The Nur Shams Brigade or Nur Shams Battalion (كتيبة نور شمس) is a Palestinian militia in the West Bank that operates in the Nur Shams refugee camp. It operates as a branch of the Al-Quds Brigades, the armed wing of Palestinian Islamic Jihad (PIJ), but also encompasses militants from the Al-Aqsa Martyrs' Brigades and the Al-Qassam Brigades of Hamas.

== History ==
The Nur Shams Brigade was reportedly founded in 2022, following the Israeli assassination of the militant Saif Abu Libda in April of that year. Abu Libda "is said to have played a key role in laying down the foundations of the group."
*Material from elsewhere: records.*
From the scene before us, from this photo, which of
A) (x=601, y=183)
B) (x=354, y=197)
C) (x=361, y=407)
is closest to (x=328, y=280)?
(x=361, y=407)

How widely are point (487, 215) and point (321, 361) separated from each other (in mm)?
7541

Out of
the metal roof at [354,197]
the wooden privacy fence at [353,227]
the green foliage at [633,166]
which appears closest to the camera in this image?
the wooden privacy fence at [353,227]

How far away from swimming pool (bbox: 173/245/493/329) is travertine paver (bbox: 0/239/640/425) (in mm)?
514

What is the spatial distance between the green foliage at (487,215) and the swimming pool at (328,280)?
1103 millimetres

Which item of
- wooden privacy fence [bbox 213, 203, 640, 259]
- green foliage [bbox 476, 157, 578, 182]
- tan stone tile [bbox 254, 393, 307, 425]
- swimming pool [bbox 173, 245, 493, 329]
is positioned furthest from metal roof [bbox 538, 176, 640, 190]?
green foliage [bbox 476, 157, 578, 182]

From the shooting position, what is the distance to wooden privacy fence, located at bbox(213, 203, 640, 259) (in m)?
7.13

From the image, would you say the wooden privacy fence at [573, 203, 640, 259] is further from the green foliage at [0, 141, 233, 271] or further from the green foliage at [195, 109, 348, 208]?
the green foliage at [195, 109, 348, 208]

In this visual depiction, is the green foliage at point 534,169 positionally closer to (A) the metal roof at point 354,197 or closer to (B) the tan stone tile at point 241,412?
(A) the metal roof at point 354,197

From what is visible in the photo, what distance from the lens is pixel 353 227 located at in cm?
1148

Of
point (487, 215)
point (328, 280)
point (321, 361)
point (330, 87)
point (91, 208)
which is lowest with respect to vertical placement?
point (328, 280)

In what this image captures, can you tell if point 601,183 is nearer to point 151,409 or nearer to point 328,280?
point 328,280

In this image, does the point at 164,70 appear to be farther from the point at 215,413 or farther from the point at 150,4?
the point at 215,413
On 2 May 2024, Palestinian Authority (PA) security forces killed a PIJ militant affiliated with the Tulkarm Brigade and the Nur Shams Brigade in Tulkarm.

On 30 June 2024, Israeli forces assassinated Saaed Ezzat Jaber, one of the commanders of the militia, in an airstrike on Nur Shams.

The Nur Shams Brigade participated in the July 2024 West Bank unrest, targeting the local headquarters of the PA security forces in the Tulkarm refugee camp following their alleged attempt to arrest Tulkarm Brigade commander Abu Shujaa on 26 July.

During the 2025 Israeli military operation in the West Bank, Israeli forces established control over Nur Shams and expelled all inhabitants, leaving the fate of the militia unknown.